Triumph of the Will

Directed by Leni Riefenstahl

Filmed in 1934, Triumph of the Will is a grand and artful film, while very much a terrifying spectacle. Considered by most to be a propaganda film capturing the grandeur of the Nazi Party rally in Nuremberg, serving to support recruitment and unite Germany under the Nazi regime. Initially the film was very well received, winning international awards in Paris and at the Biennale in addition to the National Film Prize in Germany.

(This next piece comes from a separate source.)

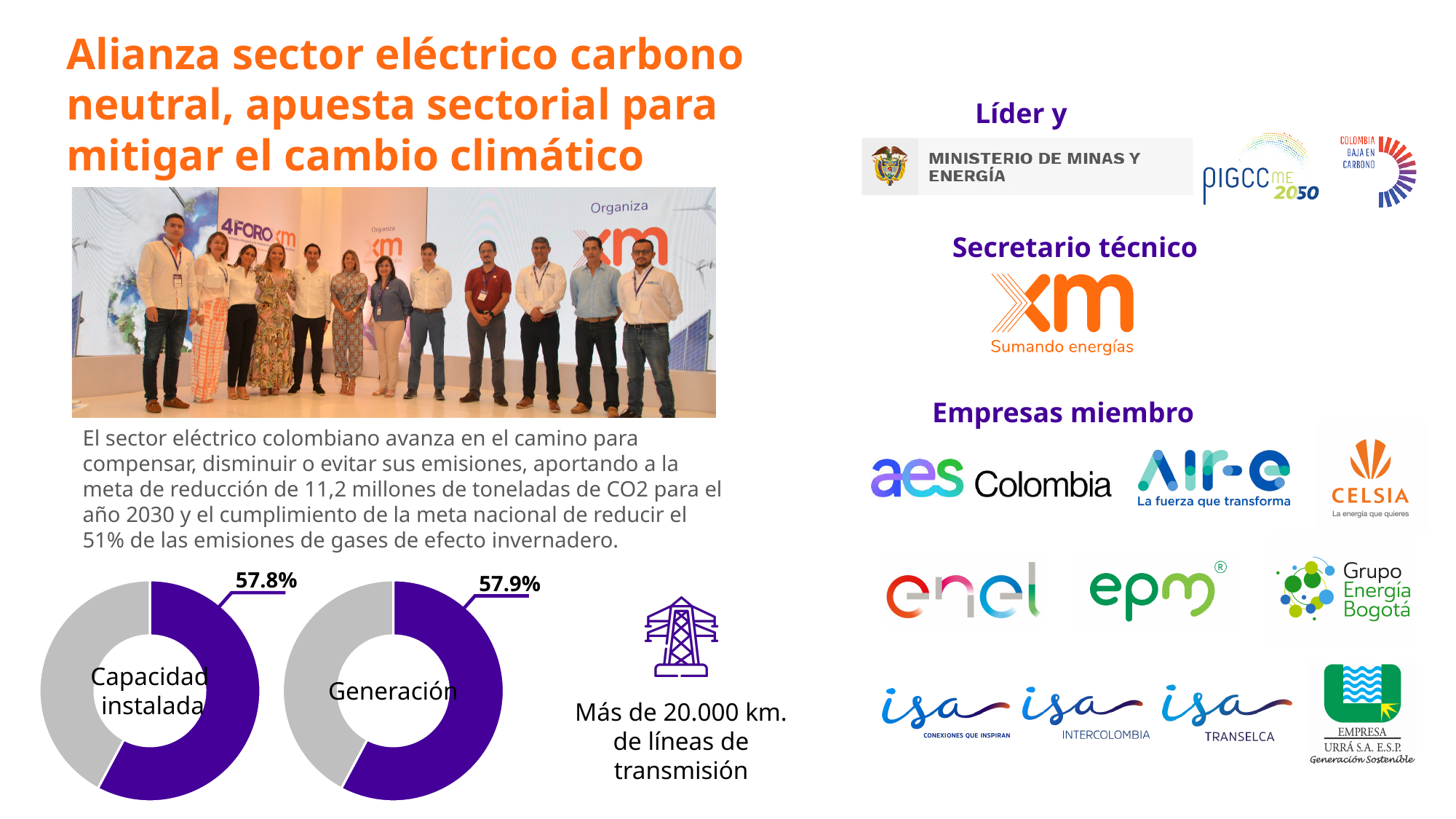
What is the difference between the labelled percentage in the 'Generación' chart and the labelled percentage in the 'Capacidad instalada' chart? 0.1% In the 'Generación' chart, which slice is larger, the purple one or the grey one? The purple one What colour is the slice labelled 57.8% in the 'Capacidad instalada' chart? Purple How many slices does the 'Capacidad instalada' donut chart have? 2 What kind of chart is the 'Capacidad instalada' chart? Donut (pie) chart Which chart shows the higher labelled percentage, 'Capacidad instalada' or 'Generación'? Generación In the 'Capacidad instalada' chart, what percentage is shown for the purple slice? 57.8% How many slices does the 'Generación' donut chart have? 2 How many donut charts are shown on the slide? 2 In the 'Capacidad instalada' chart, which slice is larger, the purple one or the grey one? The purple one What kind of chart is the 'Generación' chart? Donut (pie) chart In the 'Generación' chart, what percentage is shown for the purple slice? 57.9%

Hitler requested that Leni Riefenstahl film the rally after being impressed by her debut film Blue Light (1932). Triumph of the Will was entirely financed by the Nazi party, a production which included the use of 30 plus cameras and a crew of 120. It is rumoured that Riefenstahl was involved in the planning of the rally to ensure it was staged perfectly for filming but she has firmly denied this claim, insisting she merely filmed around the rally, that this was true Cinéma vérité. She did edit the film herself, and so certainly had a hand in controlling the final product.

There is little doubt that the resulting film served to enhance the emotional connection to a united Germany, to showcase the strength of the German armed forces and to glorify Hitler. From the opening scene as Hitler arrives through the heavens (like a God) to Nuremberg via plane, to the parades, to the prolific speeches from Hitler and his fellow party members atop the grand monuments overlooking the thousands to proud soldiers, to the joyous youth camp games, the film captures the rapture and prowess of a unified and seemingly invincible Germany.

The film is very repetitive at times, with lengthy scenes of obedient synchronized soldiers marching in unison with Nazi flags to Wagneresque music. It is haunting to see it now, the thousands of men marching, filmed at perspectives that served to enhance their numbers and obedience. It’s like they have all been programmed. Residents of Nuremberg hanging out of their windows feverishly waving flags at Hitler and his procession. You cannot count the number of Nazi flags in a given scene, from the ones in the soldiers’ hands to those decorating the landscape and monuments. The grandness of the receptions, the cathedral of lights, the hand held torches, the expanse of humanity, all captured in artistic glory. Its eerie to see now.

There is no doubt that Leni Riefenstahl is up there in the list of most talented female filmmakers of all time. Triumph of the Will, despite early praise, was soon followed by condemnation and criticism from the international community and did likely hurt a career that otherwise would have flourished given her talents. I watched an interview where she took the interviewer to her library of scrapbooks where she kept clippings from articles, good and bad. To her documenting both good memories as well bad memories was important. I wonder how she reconciled the film herself…

She completed her last film, Underwater Impressions, at the age of 100. She was an avid diver and shot many of the scenes herself, yes diving at 100. Well into her 90s, she was still learning new filmmaking techniques, keeping up with technology . She lived until 102.

Step, Directed by Amanda Lipitz

So often we anxiously await the premiere of a highly anticipated film, but sometimes the best films sneak up on us unexpectedly. I received a fairly last-minute invite to a premiere screening of this new documentary, Step.  I hadn’t really heard much about it. Yes, it had screened at Sundance. The screening was for Tuesday night, the night following a late night out at the Gorillaz concert. Normally I would pass on two school nights out in a row, especially at the start of the week, but something about this film intrigued me. A little extra caffeine and boy am I ever glad I attended the screening.

It is an inspirational story about a school that focuses on developing opportunities for young girls to attend college and university, girls who would otherwise not have been able to, to gain confidence, reach their potential and capitalize on scholarship opportunities. One little bit of background on the film and the school is that director Amanda Lipitz’s mother, Brenda Brown Rever, if the founder of the Baltimore Leadership School for Young Women. The school was modelled after similar schools in NYC. This first time in a very long time that I have shed tears of JOY in a documentary. This school model seems to be serving its students very well and should be studied for broader application. It is probably best not to read too much about the film and spoil the stories of the girls in this documentary. That would take the joy out of the film.

After the screening we had an amazing opportunity for a Q&A session with Amanda Lipitz, three girls who are spotlighted in the film and their amazing mentors – the school’s college administration consultant and the Step coach.

I highly recommend this feel good doc!